Об искусстве как активе, культурном коде нации и вечном диалоге музея и рынка размышляют Михаил Пиотровский, генеральный директор Государственного Эрмитажа, Оксана Семененко, старший вице-президент, руководитель Private Banking и «Привилегии» ВТБ, и Ольга Дригола-Матюшина, руководитель дирекции развития коммуникаций и партнерских программ Private Banking и «Привилегии» ВТБ.
Ольга Дригола-Матюшина (О. Д.-М.): В ноябре «Портрет Элизабет Ледерер» Густава Климта стал новым рекордсменом арт-продаж, уйдя с молотка на Sotheby’s за 236,4 млн долларов. Самым дорогим произведением искусства в истории аукционов остается «Спаситель мира» Леонардо да Винчи, проданный за 450,3 млн долларов на Christie’s в 2017‑м. И примеров сделок с подобными высокими ставками достаточно много. Как вы считаете, правомочно ли сопоставлять финансовую оценку искусства и его художественную ценность?

Задания:
a – Как по-английски звучит предложение из фрагмента об искусстве и рынке: «Самым дорогим произведением искусства в истории аукционов остается «Спаситель мира» Леонардо да Винчи, проданный за 450,3 млн долларов на Christie’s в 2017‑м.»?
b – Перепишите из фрагмента об искусстве и рынке всё от «Об искусстве как» и вплоть до «его художественную ценность?», заменив «Sotheby’s» на «Phillips».

Список записей:

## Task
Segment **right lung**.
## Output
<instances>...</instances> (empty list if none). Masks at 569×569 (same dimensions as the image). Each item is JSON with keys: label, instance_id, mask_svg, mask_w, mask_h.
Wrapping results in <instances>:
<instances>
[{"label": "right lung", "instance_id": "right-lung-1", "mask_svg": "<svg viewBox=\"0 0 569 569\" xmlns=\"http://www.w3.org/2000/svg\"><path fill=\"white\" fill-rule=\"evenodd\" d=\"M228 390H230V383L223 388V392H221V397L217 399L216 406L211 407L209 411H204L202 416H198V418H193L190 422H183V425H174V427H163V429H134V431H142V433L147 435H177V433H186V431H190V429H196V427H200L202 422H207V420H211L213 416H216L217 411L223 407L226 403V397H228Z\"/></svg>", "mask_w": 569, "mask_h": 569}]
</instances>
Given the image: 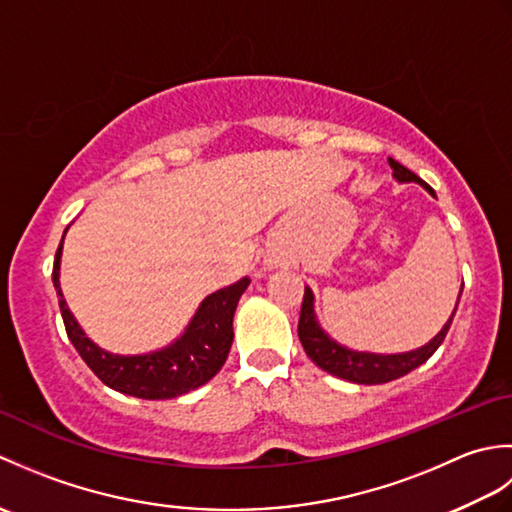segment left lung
<instances>
[{
  "instance_id": "1",
  "label": "left lung",
  "mask_w": 512,
  "mask_h": 512,
  "mask_svg": "<svg viewBox=\"0 0 512 512\" xmlns=\"http://www.w3.org/2000/svg\"><path fill=\"white\" fill-rule=\"evenodd\" d=\"M389 167L394 169V178L398 182H416L424 191H429L433 195V189L427 182L420 180L416 173L409 171L407 167H402L394 158H389ZM462 288H460V297H462ZM460 297H458V303H460ZM458 303H455L449 321L442 325V330L433 336L429 343H424L422 347H416V350L411 352L376 354V352L350 350V347L334 341L332 336L321 328L317 312H314V292L306 288V295H303V303H301V317H299V341L303 345V350H306V354L310 356V361L314 365H319L323 372H328L336 378L350 380V383H356V385H383V383H389V380H396L400 376L413 372V369L429 361L433 352L442 345L444 336H447L451 321L455 317V310H458Z\"/></svg>"
}]
</instances>
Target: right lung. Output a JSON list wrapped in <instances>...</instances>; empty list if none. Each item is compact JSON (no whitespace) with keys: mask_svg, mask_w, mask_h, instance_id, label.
Masks as SVG:
<instances>
[{"mask_svg":"<svg viewBox=\"0 0 512 512\" xmlns=\"http://www.w3.org/2000/svg\"><path fill=\"white\" fill-rule=\"evenodd\" d=\"M68 228L63 231L59 250L54 255L52 284L57 290L68 339L92 372L107 387L145 400L178 398L209 383L226 363L233 343V314L250 279L242 277L235 284L204 297L184 332L160 350L147 354H114L103 350L85 334L63 299L59 277L63 239Z\"/></svg>","mask_w":512,"mask_h":512,"instance_id":"obj_1","label":"right lung"}]
</instances>
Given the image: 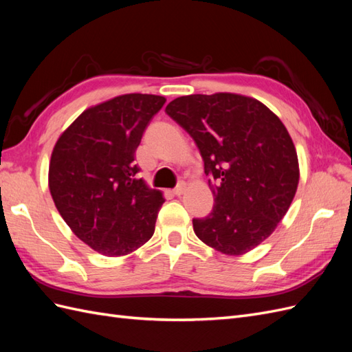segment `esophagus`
Returning <instances> with one entry per match:
<instances>
[{
    "instance_id": "1",
    "label": "esophagus",
    "mask_w": 352,
    "mask_h": 352,
    "mask_svg": "<svg viewBox=\"0 0 352 352\" xmlns=\"http://www.w3.org/2000/svg\"><path fill=\"white\" fill-rule=\"evenodd\" d=\"M185 184L184 182H180L175 189H173V194L176 195V197H180V195H182L184 192H185Z\"/></svg>"
}]
</instances>
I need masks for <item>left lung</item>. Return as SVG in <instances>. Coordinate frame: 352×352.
<instances>
[{
    "label": "left lung",
    "instance_id": "left-lung-1",
    "mask_svg": "<svg viewBox=\"0 0 352 352\" xmlns=\"http://www.w3.org/2000/svg\"><path fill=\"white\" fill-rule=\"evenodd\" d=\"M166 113L195 141L214 207L194 219L195 235L228 255L269 238L295 197L300 168L294 142L274 113L238 94L188 95Z\"/></svg>",
    "mask_w": 352,
    "mask_h": 352
}]
</instances>
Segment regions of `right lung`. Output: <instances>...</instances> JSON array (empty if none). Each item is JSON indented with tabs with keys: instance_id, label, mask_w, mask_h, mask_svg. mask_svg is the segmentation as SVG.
Here are the masks:
<instances>
[{
	"instance_id": "right-lung-1",
	"label": "right lung",
	"mask_w": 352,
	"mask_h": 352,
	"mask_svg": "<svg viewBox=\"0 0 352 352\" xmlns=\"http://www.w3.org/2000/svg\"><path fill=\"white\" fill-rule=\"evenodd\" d=\"M164 97L126 94L85 110L61 133L50 163V192L80 241L120 257L154 235L164 198L138 179L135 151Z\"/></svg>"
}]
</instances>
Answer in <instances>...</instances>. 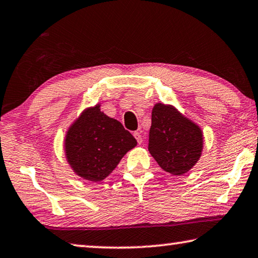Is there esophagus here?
Listing matches in <instances>:
<instances>
[{
  "instance_id": "1",
  "label": "esophagus",
  "mask_w": 258,
  "mask_h": 258,
  "mask_svg": "<svg viewBox=\"0 0 258 258\" xmlns=\"http://www.w3.org/2000/svg\"><path fill=\"white\" fill-rule=\"evenodd\" d=\"M133 135H134V138L137 139L138 143H141V142H142V137H141V134H140L139 132H134Z\"/></svg>"
}]
</instances>
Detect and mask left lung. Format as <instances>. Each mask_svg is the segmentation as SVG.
<instances>
[{
    "label": "left lung",
    "mask_w": 258,
    "mask_h": 258,
    "mask_svg": "<svg viewBox=\"0 0 258 258\" xmlns=\"http://www.w3.org/2000/svg\"><path fill=\"white\" fill-rule=\"evenodd\" d=\"M148 149L164 171L182 175L202 155L203 133L175 108L157 103L151 113Z\"/></svg>",
    "instance_id": "left-lung-1"
}]
</instances>
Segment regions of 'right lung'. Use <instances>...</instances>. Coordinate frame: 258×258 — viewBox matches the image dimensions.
<instances>
[{"label":"right lung","instance_id":"obj_1","mask_svg":"<svg viewBox=\"0 0 258 258\" xmlns=\"http://www.w3.org/2000/svg\"><path fill=\"white\" fill-rule=\"evenodd\" d=\"M135 146L133 135L97 106L83 112L68 131L66 155L76 174L98 182L107 177Z\"/></svg>","mask_w":258,"mask_h":258}]
</instances>
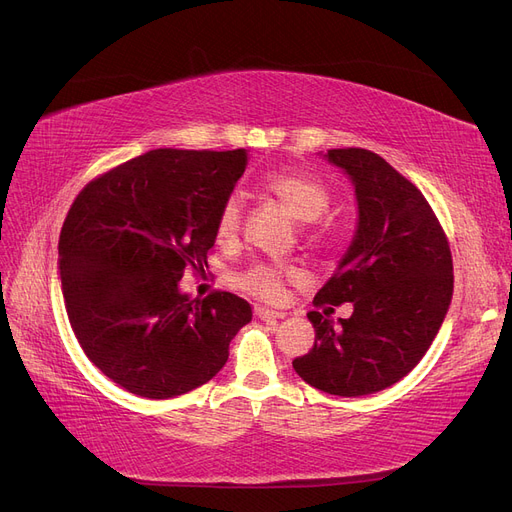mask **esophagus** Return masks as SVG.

Ответы:
a – The most expensive work of art in the history of auctions remains Leonardo da Vinci's "Salvator Mundi," sold for $450.3 million at Christie's in 2017.

b –
Об искусстве как активе, культурном коде нации и вечном диалоге музея и рынка размышляют Михаил Пиотровский, генеральный директор Государственного Эрмитажа, Оксана Семененко, старший вице-президент, руководитель Private Banking и «Привилегии» ВТБ, и Ольга Дригола-Матюшина, руководитель дирекции развития коммуникаций и партнерских программ Private Banking и «Привилегии» ВТБ.
Ольга Дригола-Матюшина (О. Д.-М.): В ноябре «Портрет Элизабет Ледерер» Густава Климта стал новым рекордсменом арт-продаж, уйдя с молотка на Phillips за 236,4 млн долларов. Самым дорогим произведением искусства в истории аукционов остается «Спаситель мира» Леонардо да Винчи, проданный за 450,3 млн долларов на Christie’s в 2017‑м. И примеров сделок с подобными высокими ставками достаточно много. Как вы считаете, правомочно ли сопоставлять финансовую оценку искусства и его художественную ценность?